We've crunched the numbers to see how much more you could get if you use the power of compound earnings and
start early.
Let’s see how it works.
Case study: Salary sacrifice
Charli earns $78,000 a year. They want to retire at age 65. They've decided to use salary sacrifice
to add to their super before tax.
- They make a $100 salary sacrifice contribution to their super every fortnight.
- This reduces their take home pay by $68 a fortnight.1
Here's how much this may add to their super if they start at age 30 versus 40 or 50.
Increase in super balance at age 65

We got these results using the Australian Retirement Trust contributions calculator,
the case study info above and the assumptions and limitations that form the basis of the calculator at australianretirementtrust.com.au/learn/tools/super-contributions-calculator.
Assumed rate of return is 6.0% p.a., based on the Medium/High Investment strategy and assumed discount rate of 3.7% p.a.,
which reflects wage inflation. All amounts are in today's dollars and exclude any other sources of income including
the Age Pension.
How do I choose the right investment option?
How you invest your super can have a big impact on how much money you have when you retire. Even little changes
can make a difference.
If you’ve never changed your super investments, you might be in the default option. That works well for many members.
But it may not be the best fit for your age or goals.
Start with these 3 questions:
- How long do you plan to invest for? We have recommended timeframes on all our options.
- What level of returns do you want? You may want to grow your balance or keep it stable,
depending on your goals and timeframe.
- How much risk are you comfortable with? Think about how you might feel about your returns going
up and down.
Not sure where you sit? We can help with investing basics. And members can
get quick advice anytime through Member Online.
When should I get financial advice on super?
The earlier, the better – but it’s never too late.
Getting superannuation advice when you’re working can help you make the most of what you have now.
It can also build confidence in your financial future.
People often get advice when:
- their income changes
- they change jobs
- they’re starting a family
- they want to plan for retirement.
What our research shows
Australians who’ve had financial advice feel more confident about their financial future
compared with those who haven’t had advice (49% vs 30%).2
Advice at different life stages
If you’re new to financial advice, here are some suggestions to start you off.
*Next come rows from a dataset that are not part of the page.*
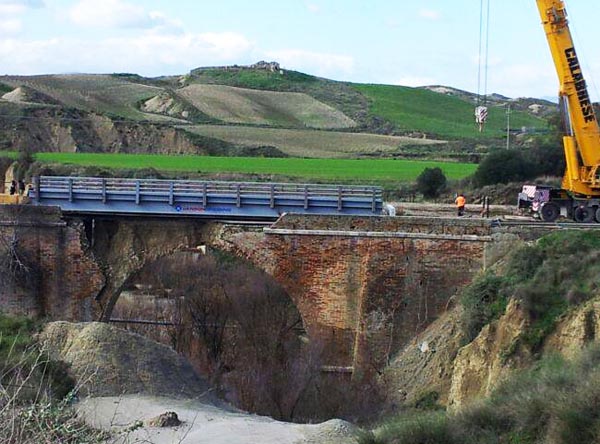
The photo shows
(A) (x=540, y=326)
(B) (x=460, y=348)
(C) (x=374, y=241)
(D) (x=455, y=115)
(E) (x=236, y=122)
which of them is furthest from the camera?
(D) (x=455, y=115)

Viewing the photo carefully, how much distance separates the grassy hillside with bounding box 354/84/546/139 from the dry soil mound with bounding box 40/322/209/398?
175ft

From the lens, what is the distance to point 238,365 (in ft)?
85.3

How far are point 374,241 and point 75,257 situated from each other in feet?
22.0

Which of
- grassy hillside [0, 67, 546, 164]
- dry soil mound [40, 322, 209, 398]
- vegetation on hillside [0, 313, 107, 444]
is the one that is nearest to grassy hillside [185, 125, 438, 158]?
grassy hillside [0, 67, 546, 164]

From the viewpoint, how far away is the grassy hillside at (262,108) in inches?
3054

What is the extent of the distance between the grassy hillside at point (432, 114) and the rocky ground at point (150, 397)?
53.5m

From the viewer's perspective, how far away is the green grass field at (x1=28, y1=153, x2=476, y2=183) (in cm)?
4217

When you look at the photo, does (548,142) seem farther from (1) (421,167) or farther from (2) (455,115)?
(2) (455,115)

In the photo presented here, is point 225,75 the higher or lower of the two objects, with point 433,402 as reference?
higher

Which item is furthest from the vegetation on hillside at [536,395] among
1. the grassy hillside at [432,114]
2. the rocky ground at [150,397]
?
the grassy hillside at [432,114]

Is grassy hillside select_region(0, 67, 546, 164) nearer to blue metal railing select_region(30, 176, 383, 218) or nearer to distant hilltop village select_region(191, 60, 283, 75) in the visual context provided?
distant hilltop village select_region(191, 60, 283, 75)

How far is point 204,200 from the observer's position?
2544 centimetres

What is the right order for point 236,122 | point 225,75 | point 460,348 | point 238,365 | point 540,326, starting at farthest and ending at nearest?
point 225,75 → point 236,122 → point 238,365 → point 460,348 → point 540,326

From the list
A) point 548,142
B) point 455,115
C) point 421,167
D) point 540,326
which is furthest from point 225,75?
point 540,326
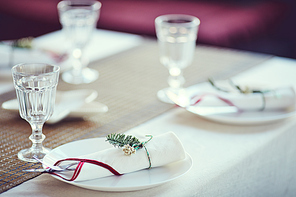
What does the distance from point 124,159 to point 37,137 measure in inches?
7.6

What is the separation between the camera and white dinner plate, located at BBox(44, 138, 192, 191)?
695mm

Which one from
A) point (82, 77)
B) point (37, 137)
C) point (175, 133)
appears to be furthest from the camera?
point (82, 77)

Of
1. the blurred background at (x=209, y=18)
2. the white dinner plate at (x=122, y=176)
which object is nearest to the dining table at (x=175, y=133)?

These topics are good to talk
about at any age, too.
Age |
Popular topics |
20s–30s |
Combine lost super, set your investment strategy. |
30s–40s |
Review your insurance, start adding extra if you can. |
40s–50s |
Set retirement goals, plan contributions and withdrawals. |
Can I get free financial advice through QSuper?
When you have a QSuper account, you can get personal advice about your super
account at no extra cost.3
This advice can help you:
- Choose the right investment strategy for your goals.
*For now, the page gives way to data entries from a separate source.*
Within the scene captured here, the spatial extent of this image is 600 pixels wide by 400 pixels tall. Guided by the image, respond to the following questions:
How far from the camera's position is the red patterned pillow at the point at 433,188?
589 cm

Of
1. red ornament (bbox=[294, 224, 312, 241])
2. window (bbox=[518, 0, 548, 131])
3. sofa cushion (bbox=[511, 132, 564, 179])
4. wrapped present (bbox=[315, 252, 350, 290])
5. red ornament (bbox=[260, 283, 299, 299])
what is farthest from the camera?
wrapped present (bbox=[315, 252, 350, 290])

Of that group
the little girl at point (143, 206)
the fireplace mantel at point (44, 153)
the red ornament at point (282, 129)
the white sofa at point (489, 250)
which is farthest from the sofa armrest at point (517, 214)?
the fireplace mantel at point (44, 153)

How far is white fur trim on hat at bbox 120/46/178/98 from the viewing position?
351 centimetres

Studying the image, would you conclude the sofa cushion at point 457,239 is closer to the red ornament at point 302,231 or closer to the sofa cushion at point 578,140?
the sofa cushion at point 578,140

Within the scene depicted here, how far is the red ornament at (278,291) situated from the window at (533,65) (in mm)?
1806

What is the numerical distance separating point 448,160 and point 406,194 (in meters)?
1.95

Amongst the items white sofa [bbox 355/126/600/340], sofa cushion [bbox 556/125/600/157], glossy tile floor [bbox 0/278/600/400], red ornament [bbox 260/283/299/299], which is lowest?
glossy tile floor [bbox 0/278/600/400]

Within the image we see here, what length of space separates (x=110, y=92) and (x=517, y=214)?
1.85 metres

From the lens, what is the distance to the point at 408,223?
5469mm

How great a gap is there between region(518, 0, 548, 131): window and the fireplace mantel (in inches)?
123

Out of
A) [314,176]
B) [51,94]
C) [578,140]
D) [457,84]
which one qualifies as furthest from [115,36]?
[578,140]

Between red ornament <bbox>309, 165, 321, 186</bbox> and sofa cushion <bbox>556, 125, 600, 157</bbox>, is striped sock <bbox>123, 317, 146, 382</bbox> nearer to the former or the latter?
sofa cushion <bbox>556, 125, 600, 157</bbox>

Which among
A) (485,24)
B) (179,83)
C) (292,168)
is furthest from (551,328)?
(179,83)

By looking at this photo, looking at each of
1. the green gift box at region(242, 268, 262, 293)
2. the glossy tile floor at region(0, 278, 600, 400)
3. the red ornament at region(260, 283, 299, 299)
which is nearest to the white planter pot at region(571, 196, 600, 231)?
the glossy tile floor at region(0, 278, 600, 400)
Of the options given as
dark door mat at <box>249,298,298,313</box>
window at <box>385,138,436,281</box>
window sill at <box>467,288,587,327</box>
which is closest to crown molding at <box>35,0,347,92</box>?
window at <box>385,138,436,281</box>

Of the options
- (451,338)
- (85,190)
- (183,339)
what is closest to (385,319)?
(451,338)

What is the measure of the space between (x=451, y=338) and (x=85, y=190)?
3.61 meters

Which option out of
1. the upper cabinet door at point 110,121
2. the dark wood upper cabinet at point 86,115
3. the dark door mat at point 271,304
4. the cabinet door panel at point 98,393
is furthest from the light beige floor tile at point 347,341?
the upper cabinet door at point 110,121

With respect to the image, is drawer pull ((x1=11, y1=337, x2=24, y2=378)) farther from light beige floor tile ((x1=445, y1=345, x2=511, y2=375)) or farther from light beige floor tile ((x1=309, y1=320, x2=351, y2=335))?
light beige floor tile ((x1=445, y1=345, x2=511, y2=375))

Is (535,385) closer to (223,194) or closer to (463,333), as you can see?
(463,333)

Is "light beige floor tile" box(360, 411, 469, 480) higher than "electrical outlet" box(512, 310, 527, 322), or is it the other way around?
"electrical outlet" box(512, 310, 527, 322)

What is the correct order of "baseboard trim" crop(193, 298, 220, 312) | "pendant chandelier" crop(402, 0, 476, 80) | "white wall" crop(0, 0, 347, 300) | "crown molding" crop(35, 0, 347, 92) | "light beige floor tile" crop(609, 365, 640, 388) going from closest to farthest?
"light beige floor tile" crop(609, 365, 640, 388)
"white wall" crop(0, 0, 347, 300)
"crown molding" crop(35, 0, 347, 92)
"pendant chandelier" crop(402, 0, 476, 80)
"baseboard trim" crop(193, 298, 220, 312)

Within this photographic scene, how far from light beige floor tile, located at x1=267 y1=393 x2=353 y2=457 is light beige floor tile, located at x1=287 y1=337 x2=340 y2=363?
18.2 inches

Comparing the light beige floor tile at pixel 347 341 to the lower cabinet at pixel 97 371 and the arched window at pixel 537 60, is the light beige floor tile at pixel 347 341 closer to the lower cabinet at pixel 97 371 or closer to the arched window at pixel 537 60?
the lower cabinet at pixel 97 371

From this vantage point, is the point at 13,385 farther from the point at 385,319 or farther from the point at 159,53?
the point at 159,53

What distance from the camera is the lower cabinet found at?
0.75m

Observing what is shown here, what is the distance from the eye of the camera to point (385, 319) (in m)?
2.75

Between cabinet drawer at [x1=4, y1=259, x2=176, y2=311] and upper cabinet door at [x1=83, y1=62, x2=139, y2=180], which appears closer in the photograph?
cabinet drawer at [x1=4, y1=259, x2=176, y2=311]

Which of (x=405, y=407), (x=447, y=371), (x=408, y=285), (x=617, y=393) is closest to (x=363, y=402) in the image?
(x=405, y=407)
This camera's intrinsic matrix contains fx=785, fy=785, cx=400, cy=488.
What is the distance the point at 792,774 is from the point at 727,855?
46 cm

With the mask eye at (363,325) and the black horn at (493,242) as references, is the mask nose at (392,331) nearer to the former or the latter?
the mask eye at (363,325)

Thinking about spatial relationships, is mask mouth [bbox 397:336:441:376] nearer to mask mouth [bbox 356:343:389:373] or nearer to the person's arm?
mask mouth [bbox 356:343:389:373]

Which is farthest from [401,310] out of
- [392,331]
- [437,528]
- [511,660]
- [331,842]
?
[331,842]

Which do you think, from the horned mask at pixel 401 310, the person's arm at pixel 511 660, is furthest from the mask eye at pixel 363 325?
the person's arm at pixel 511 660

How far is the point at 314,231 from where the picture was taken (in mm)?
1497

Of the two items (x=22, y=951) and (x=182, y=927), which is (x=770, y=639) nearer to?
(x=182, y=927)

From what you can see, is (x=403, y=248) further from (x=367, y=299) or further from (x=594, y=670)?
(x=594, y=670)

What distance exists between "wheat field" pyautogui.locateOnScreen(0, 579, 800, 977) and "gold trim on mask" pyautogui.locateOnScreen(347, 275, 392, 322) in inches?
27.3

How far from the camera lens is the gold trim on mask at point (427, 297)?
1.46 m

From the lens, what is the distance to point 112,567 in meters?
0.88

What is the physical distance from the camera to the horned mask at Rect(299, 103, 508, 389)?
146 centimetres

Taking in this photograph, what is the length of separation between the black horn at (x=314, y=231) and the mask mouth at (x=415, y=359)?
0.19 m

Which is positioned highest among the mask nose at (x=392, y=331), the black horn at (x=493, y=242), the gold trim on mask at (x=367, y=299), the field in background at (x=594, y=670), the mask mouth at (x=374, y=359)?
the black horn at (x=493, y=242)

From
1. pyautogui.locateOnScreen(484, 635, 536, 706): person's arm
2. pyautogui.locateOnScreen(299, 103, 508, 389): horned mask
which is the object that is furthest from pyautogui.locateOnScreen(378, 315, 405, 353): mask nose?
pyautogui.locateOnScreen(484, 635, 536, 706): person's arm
- Grow your balance in the most tax-effective ways.
- Learn about contributions and what’s right for you.
- Understand your insurance options.
- Plan and fund your retirement.
5-step action plan to awaken your super
Start with these 5 small actions to set yourself up for a better future when you retire.
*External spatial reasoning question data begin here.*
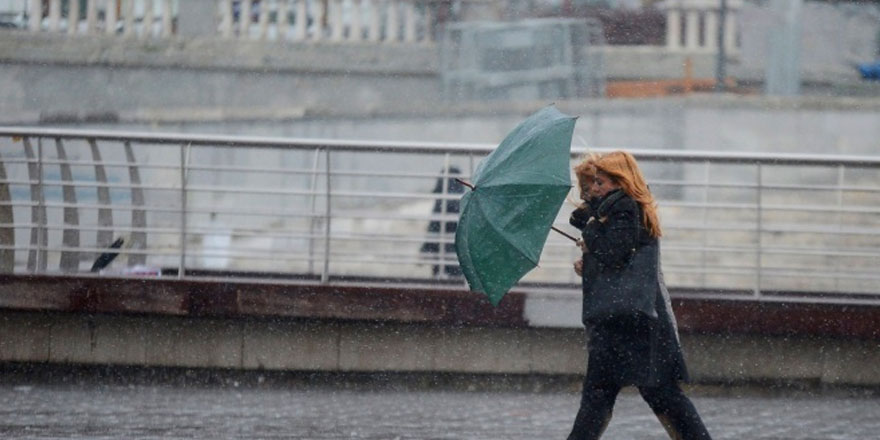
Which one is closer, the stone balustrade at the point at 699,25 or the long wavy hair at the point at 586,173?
the long wavy hair at the point at 586,173

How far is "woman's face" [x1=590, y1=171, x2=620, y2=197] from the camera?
8.25 metres

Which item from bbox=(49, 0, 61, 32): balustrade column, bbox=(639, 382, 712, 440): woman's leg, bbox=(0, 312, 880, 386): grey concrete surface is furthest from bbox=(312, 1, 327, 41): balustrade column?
bbox=(639, 382, 712, 440): woman's leg

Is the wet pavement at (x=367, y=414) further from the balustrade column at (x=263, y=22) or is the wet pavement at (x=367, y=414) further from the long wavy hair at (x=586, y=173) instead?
the balustrade column at (x=263, y=22)

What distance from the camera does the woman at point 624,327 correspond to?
8.18 meters

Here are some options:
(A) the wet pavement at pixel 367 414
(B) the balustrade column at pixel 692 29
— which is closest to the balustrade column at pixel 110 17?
(B) the balustrade column at pixel 692 29

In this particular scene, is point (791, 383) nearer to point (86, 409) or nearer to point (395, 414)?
point (395, 414)

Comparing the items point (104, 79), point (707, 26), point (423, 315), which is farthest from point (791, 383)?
point (707, 26)

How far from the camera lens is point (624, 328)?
8.25 meters

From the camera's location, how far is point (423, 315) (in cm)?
1220

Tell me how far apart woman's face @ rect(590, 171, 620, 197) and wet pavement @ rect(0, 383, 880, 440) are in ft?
7.63

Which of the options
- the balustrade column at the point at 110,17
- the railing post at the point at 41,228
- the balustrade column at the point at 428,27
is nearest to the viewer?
the railing post at the point at 41,228

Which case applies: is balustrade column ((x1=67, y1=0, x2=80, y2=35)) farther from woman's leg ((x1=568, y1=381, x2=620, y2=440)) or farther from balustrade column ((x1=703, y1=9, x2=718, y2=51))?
woman's leg ((x1=568, y1=381, x2=620, y2=440))

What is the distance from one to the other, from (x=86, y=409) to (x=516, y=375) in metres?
3.13

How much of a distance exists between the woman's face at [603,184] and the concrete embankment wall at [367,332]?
3.96 m
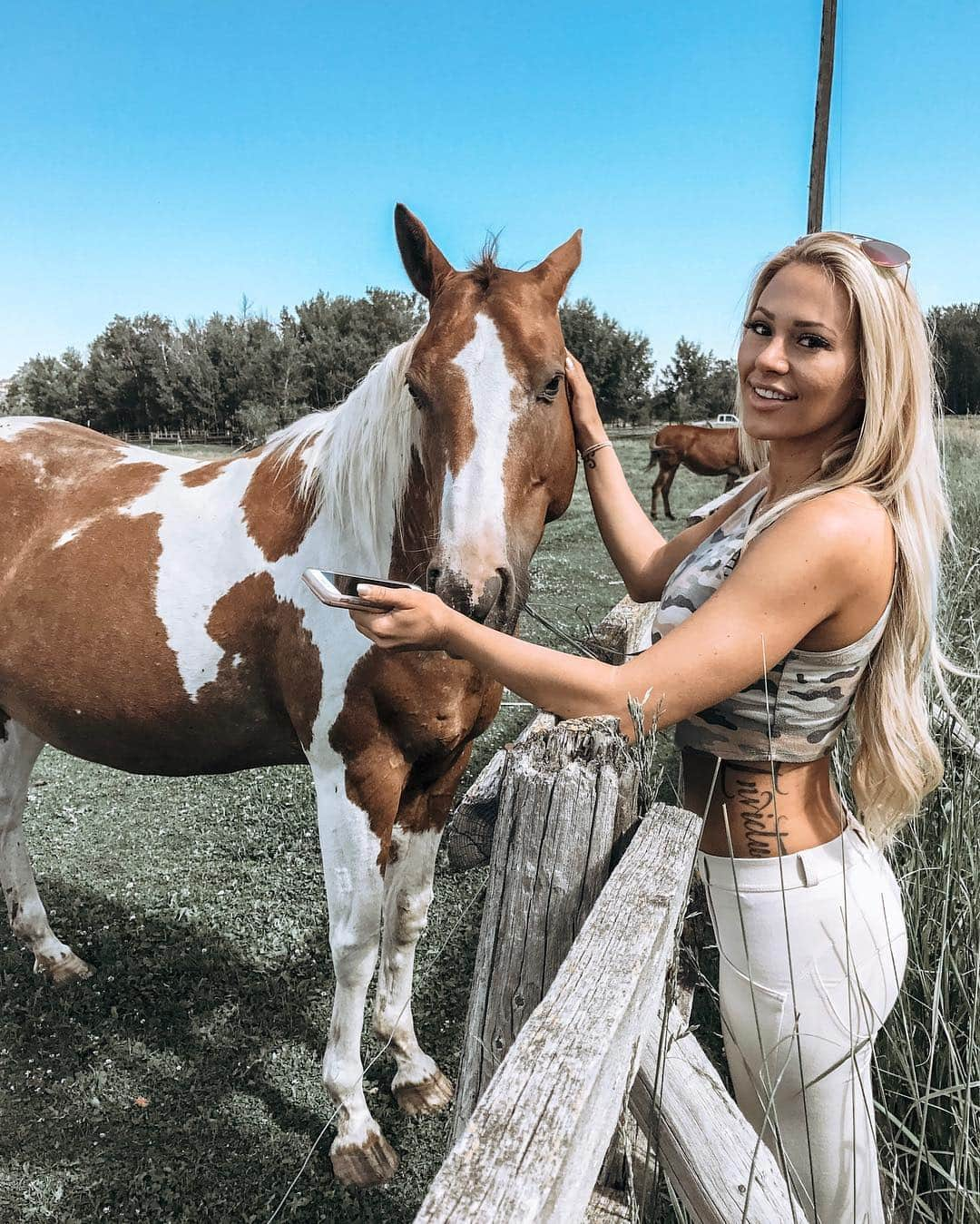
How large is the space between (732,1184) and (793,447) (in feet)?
4.19

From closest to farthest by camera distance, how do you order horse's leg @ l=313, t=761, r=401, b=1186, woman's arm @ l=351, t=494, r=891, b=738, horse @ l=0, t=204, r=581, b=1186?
woman's arm @ l=351, t=494, r=891, b=738 < horse @ l=0, t=204, r=581, b=1186 < horse's leg @ l=313, t=761, r=401, b=1186

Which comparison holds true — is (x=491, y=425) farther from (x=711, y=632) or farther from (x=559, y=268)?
(x=711, y=632)

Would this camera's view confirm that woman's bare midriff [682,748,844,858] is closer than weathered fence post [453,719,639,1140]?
No

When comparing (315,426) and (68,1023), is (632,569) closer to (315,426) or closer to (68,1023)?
(315,426)

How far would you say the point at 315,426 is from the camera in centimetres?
250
While you're there, search for multiple accounts and think about combining them to have one set of fees.
Set a goal for adding extra to your super – even $10 a week adds up.
Book in with a financial adviser to get help with your super (it’s part of your membership).
Register for a seminar or
workplace talk to learn more.
Take control of your money
Pay attention to your super now and give yourself more financial freedom
in the future.
It’s never too early or late to begin.
Talk
to an adviser
1. This calculation assumes no breaks in employment and current tax rates, which are all subject to change. We’ve provided this case study for
illustrative and educational purposes only and the members shown are not real. Also, figures may be rounded to make them easier to understand. You should seek advice from
a qualified licensed professional regarding your own circumstances.
2. Source: Survey of 1,000 Australians carried out by Ipsos on behalf of Australian Retirement Trust, September to November 2023.
3. Read more about your advice options at qsuper.qld.gov.au/financial-advice.
Representatives of ART Financial Advice Pty Ltd (ABN 50 087 154 818 AFSL 227867) give financial advice. ART Financial Advice Pty Ltd is responsible for the advice
it gives and is a separate legal entity. Read the Financial Services Guide at art.com.au/fsg for more information.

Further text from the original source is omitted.